第2章 第一章『A Fateful Encounter』
蓮が優しくそう言ってくれたし、ハグリッドもハリーも強く頷いてくれたので、ユウラは少しだけ気持ちが軽くなった。
すると、ハグリッドがクィディッチについて教えてくれた。いわゆる魔法族のスポーツで、マグルの世界で言うところのサッカーのようなものらしい。箒に乗って、空中でゲームを行う。ホグワーツでもやるようだ。
ついでに、少年が言っていたハッフルパフとスリザリンについても尋ねてみた。
「寮の名前だな。ホグワーツには寮が四つあるんだ。ハッフルパフには劣等生が多いって言うからその野郎はそんな事を言ったんだろうが、スリザリンに比べりゃ、ハッフルパフの方がマシだぜ」
吐く真似をしながら蓮が言う。スリザリン出身の魔法使いや魔女は多くが悪の道に走ってしまうらしいとの事だが、蓮が毛嫌いするのはそれだけでなく、なにかほかの原因も持っているようだ。

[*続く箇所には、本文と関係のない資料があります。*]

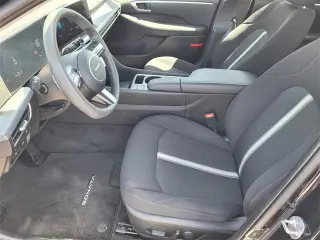Hyundai SONATA 2024 AWD SEL 4dr Sedán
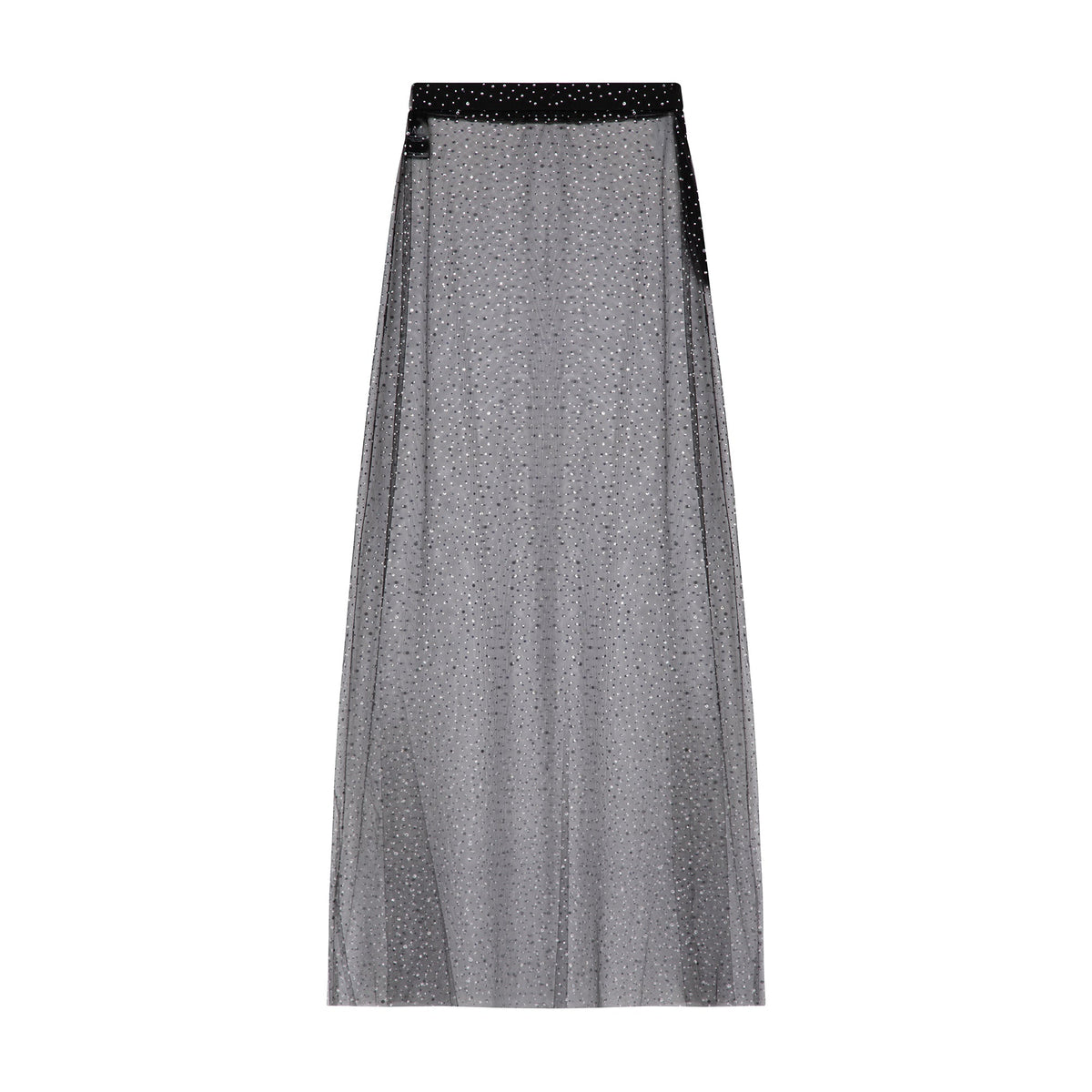 THALIA JEWELLED SKIRT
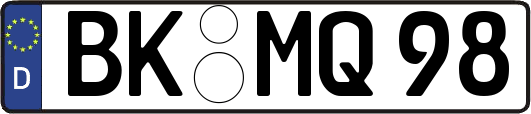 BK-MQ98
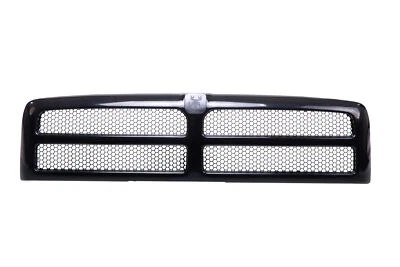 Grille Honeycomb Insert For 94-01 Dodge Ram 1500 2500 3500 Pickup CH1200188 - Image 1 of 4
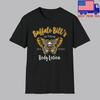 Silence of The Lambs Buffalo Bill#039;s Body Lotion Men#039;s Black Size S5XL Unisex T-Shirt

次に教科書を買いに、『フローリシュ・アンド・ブロッツ書店』に行った。ユウラはこんなに大量の本を見るのは初めてで、大概本を読むと頭痛がするのに、そんな事も感じないほど夢中になった。
どれも普通の本とはちょっと違って、興味深い。
それから鍋や秤を買った。魔法薬学に使う道具を買っている間、蓮が終始不機嫌だったので、ユウラは首を傾げた。
「どうしたの、蓮」
「べぇっつにぃー?嫌な奴思い出しただけ」
「あとは杖だな。おお、そうだ。ハリーにまだ誕生祝いを買ってやってなかったな」
ハグリッドが手を叩いてそう言うと、ハリーの顔が赤くなった。「別にいいのに」と呟いている。
「ハリーの誕生日って今日だったのね!」
「うん」
「私もちょうど一週間前だったのよ」
「本当?」
「ええ。あ、じゃあ私もなにかお祝いさせて!」
そう言って笑いながら、ユウラは蓮を連れて一旦ハリーたちと別れ、大通りへ向かった。
「なんでそんなに嬉しそうなんだよ」
「だって、私人にプレゼントをあげるのなんて初めてなんだもん!」
三十分後、二人はハリーたちの元へ戻った。ハリーの手には鳥籠が握られていて、その中には真っ白なふくろうがちょこんと立っている。